02 It can easily escalate into “marital rape”
Furthermore, because the two parties are in a state of angry confrontation one moment and are about to achieve physical and mental intimacy the next, the boundaries of “sexual consent” often become very blurred.
During an argument, the emotions of the two parties are not necessarily equal. One party may be in a highly negative emotional state and have no desire to have sex, while the other party is strongly aroused. If, at this point, the other party disregards their feelings and forces intimacy, then “angry sex” is no longer a “panacea” for easing the conflict, but constitutes “marital rape.”
Research has found that compulsive sexual behavior in intimate relationships reduces a woman’s ability to enjoy sex in the future, and those who are forced into sexual activity by their partners exhibit depression and high levels of psychological stress. They may feel that their emotional needs are not being taken seriously or met, thus experiencing greater shame, resentment, and distress.

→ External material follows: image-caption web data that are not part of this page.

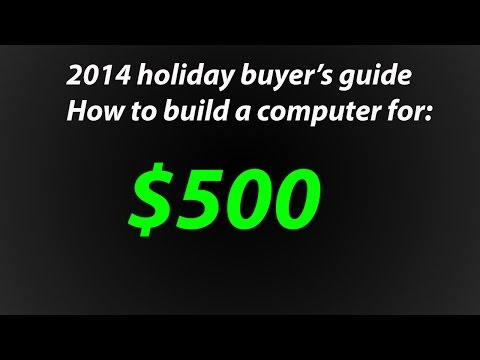 How To Build An AMD Console Killer Gaming Computer For $500 - December 2014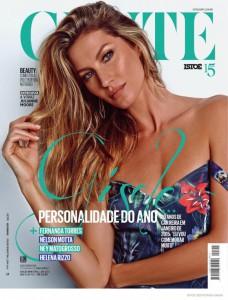 gisele-bundchen-brazilian-magazine-2015-shoot07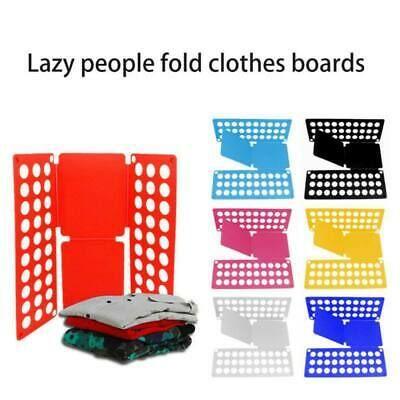 Clothes T-Shirt Folder Magic Folding Board Flip Fold Adult Kid Laundry Organizer #fashion #home #garden #householdsuppliescleaning #laundrysupplies (ebay link)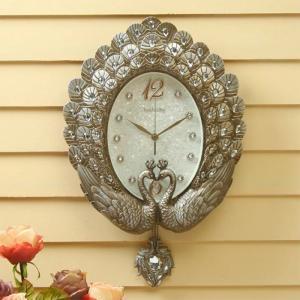 Đồng hồ treo tường đôi chim thiên nga phong thủy mang lại tình yêu đẹp, hạnh phúc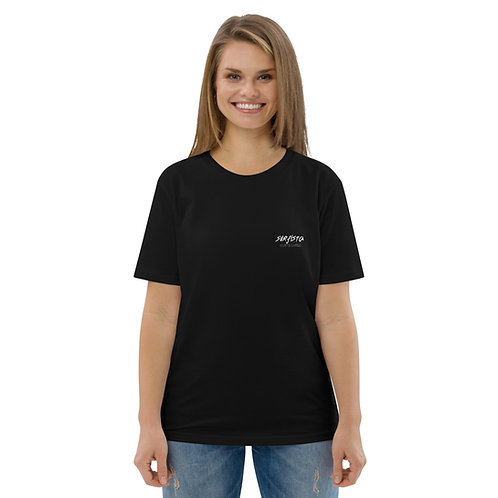 T-shirt Unisexe Dead Mermaid Black
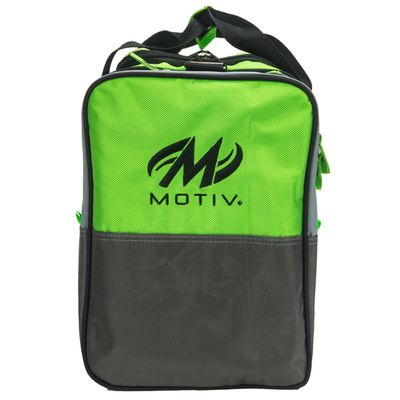 Bowlingtasche Single Motiv Shock 1-Ball Tote Lime – Bild 3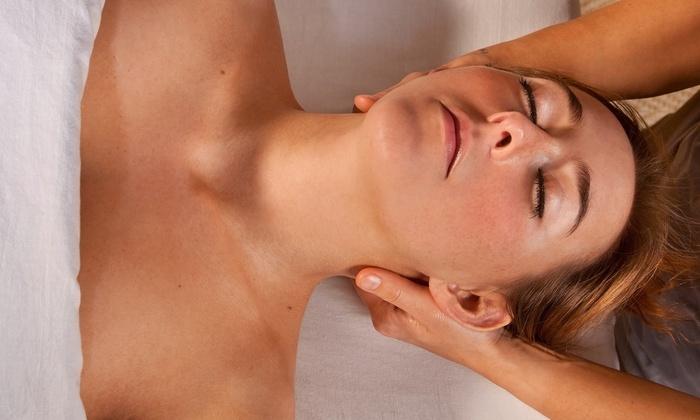 Sarah J Massage - East Dallas: 60- or 90-Minute Swedish or Deep-Tissue Massage at Sarah J Massage (Up to 76% Off)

03 became a means of controlling one’s partner
“Angry sex” can also become a means for the psychologically unhealthy partner to control their partner.
For example, regardless of the problems between the two parties, whenever a conflict breaks out and they argue, they take the initiative to have sex with each other to please the other person, but they do not face up to or solve the problem, allowing the brief intimacy to cover up the crisis in the relationship.
Furthermore, in such controlling relationships, the controller often abuses their partner through violence or emotional abuse during sexual intercourse , such as beating, verbal abuse, and belittling, causing the victim great suffering with no way to resist.
III. How to conduct a high-quality event
“Angry sex”?
“Angry sex” is indeed a thrilling yet dangerous game. How can we fully enjoy this game without getting hurt?
01 Confirmation of Consent
Every sexual encounter between partners must be based on mutual consent; otherwise, it constitutes forced sexual intercourse. The ambiguous attitude of “half-heartedly resisting” should not be taken lightly, as “what you think” may not be what the other person thinks.
02 Be careful with the intensity; don’t overdo it.
During “angry sex,” the stimulation and excitement may push both partners to their limits. While exploring new techniques is exciting, it’s crucial to maintain a balance. It’s advisable to use safe words during intercourse, such as traffic lights, pineapples, or apples. If one partner doesn’t want to continue or encounters any unusual situations, mentioning the safe word can stop the activity.
03. Learn to communicate afterwards.
Post-coital care is indispensable in angry sexual behavior. After all, sexual behavior only releases emotions, and the conflict between the two parties has not been completely resolved. In the tender moment afterward, it is important to speak frankly about what is on one’s mind and completely resolve the conflict.